_What to do:_ In the IQ Options trading forum thread, what share of traders does LuckyPete say are successful?
-- Page excerpt follows --
# IQ Options Trading



## LuckyPete (Aug 4, 2013)

Hey,

I have been trading options on the IQ Options for some time now but unsuccessful.
Nevertheless, I see on the leader board a lot of traders from the UAE who are very successful...

Anyone who is a trader or knows one who is and wants to share their strategy?

- pete


----------



## MichealP (Oct 25, 2018)

Whatever strategy you pretend to use, the house comes out as a winner. 
Trading is about knowledge and a bit of vision + plenty of good luck.


----------



## JG (Mar 22, 2017)

LuckyPete said:


> Hey,
> 
> I have been trading options on the IQ Options for some time now but unsuccessful.
> Nevertheless, I see on the leader board a lot of traders from the UAE who are very successful...
> ...


I have done trading in iqoptions earlier but from my understanding it is ultimately a lose for traders like us. The profit most of the times goes to the iq.

Better to get devoid of them.:faint:


----------



## LuckyPete (Aug 4, 2013)

5% of the traders are successful with different degrees of success, it's a fact! That's what made the forex brokers rich and iqoption is no different... the house always wins, otherwise they go bankrupt, common sense!
About those 5% and seeing so many names on the leaderboard, from UAE, with huge amount of winnings made me post here. I am curious of how they do it!


----------



## JG (Mar 22, 2017)

LuckyPete said:


> 5% of the traders are successful with different degrees of success, it's a fact! That's what made the forex brokers rich and iqoption is no different... the house always wins, otherwise they go bankrupt, common sense!
> About those 5% and seeing so many names on the leaderboard, from UAE, with huge amount of winnings made me post here. I am curious of how they do it!


I dont know. In the end I have seen lot people trying this. Evertone lost their money.


----------
-- Page excerpt concluded --
-- Provided data follows --
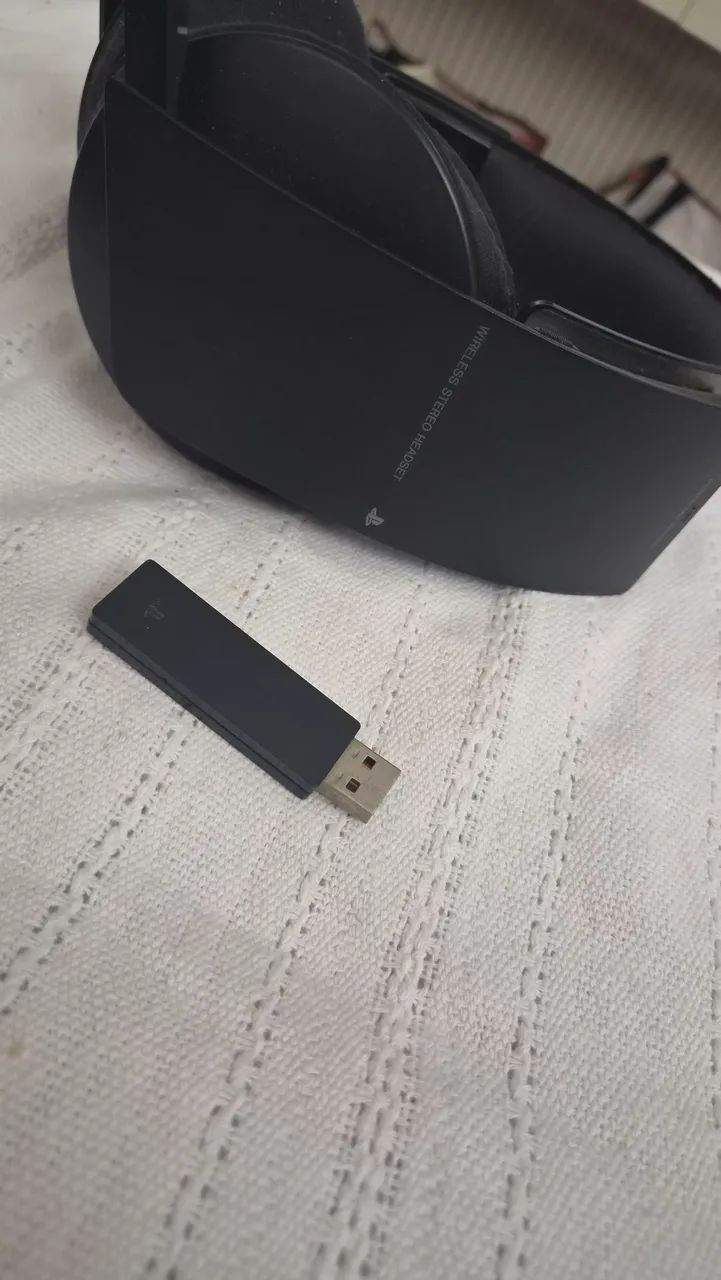 Sony Wireless Stereo Headset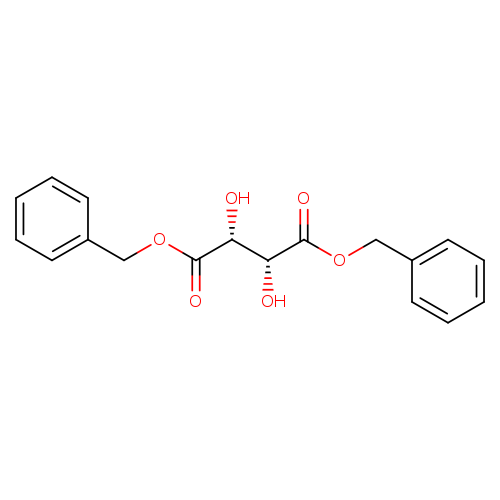 (2R,3R)-Dibenzyl 2,3-dihydroxysuccinate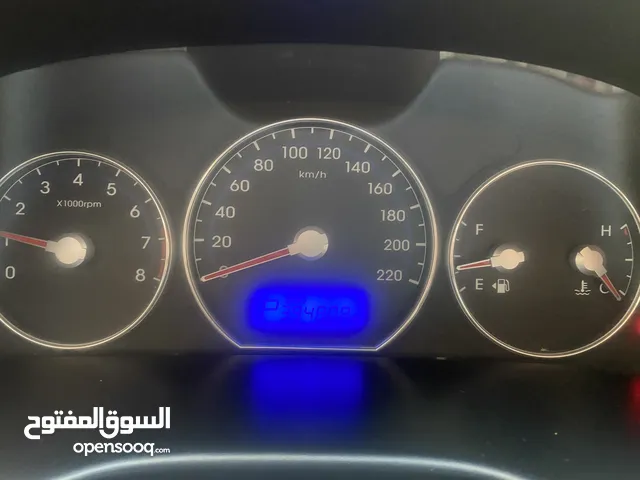 Used Hyundai Santa Fe in Al Dhahirah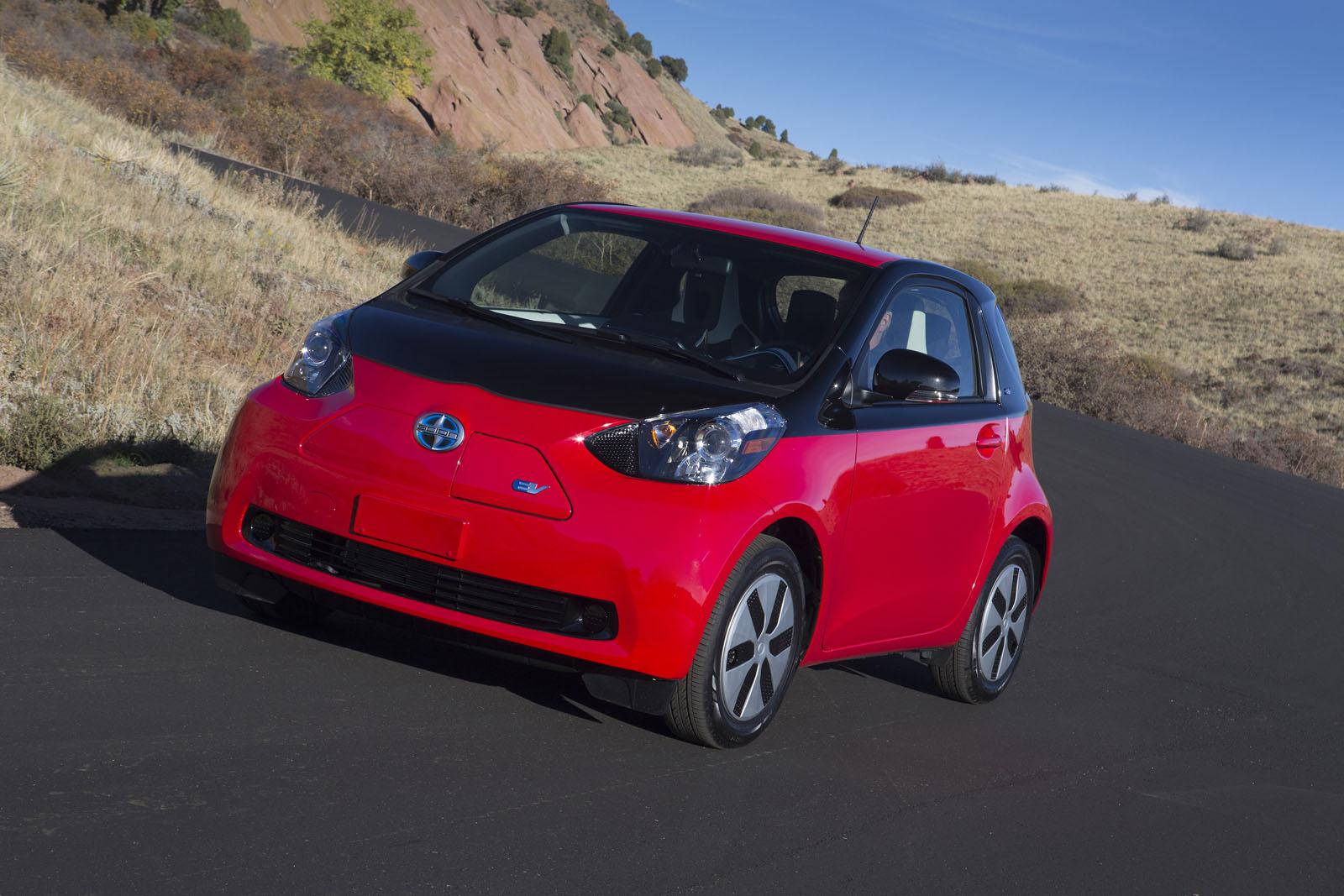 Scion iQ EV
-- Provided data concluded --
_Answer:_ 5% of traders